Simulation models of critical systems often have parameters that need to be calibrated using observed data. For expensive simulation models, calibration is done using an emulator of the simulation model built on simulation output at different parameter settings. Using intelligent and adaptive selection of parameters to build the emulator can drastically improve the efficiency of the calibration process. The article proposes a sequential framework with a novel criterion for parameter selection that targets learning the posterior density of the parameters.

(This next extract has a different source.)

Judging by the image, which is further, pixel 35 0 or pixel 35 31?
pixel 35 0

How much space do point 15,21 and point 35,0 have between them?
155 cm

The emergent behavior from this criterion is that exploration happens by selecting parameters in uncertain posterior regions while simultaneously exploitation happens by selecting parameters in regions of high posterior density. The advantages of the proposed method are illustrated using several simulation experiments and a nuclear physics reaction model.

翻译：关键系统的仿真模型通常包含需要使用观测数据进行校准的参数。对于昂贵的仿真模型，校准是通过基于不同参数设置下的仿真输出所构建的仿真模型代理器来完成的。采用智能且自适应的参数选择方法构建代理器可显著提升校准过程的效率。本文提出了一种基于新颖参数选择准则的顺序框架，其目标是学习参数的后验密度。该准则的涌现行为表现为：一方面通过选择后验不确定区域中的参数进行探索，另一方面通过选择后验高密度区域的参数进行开发。通过多项仿真实验及一个核物理反应模型验证了所提出方法的优势。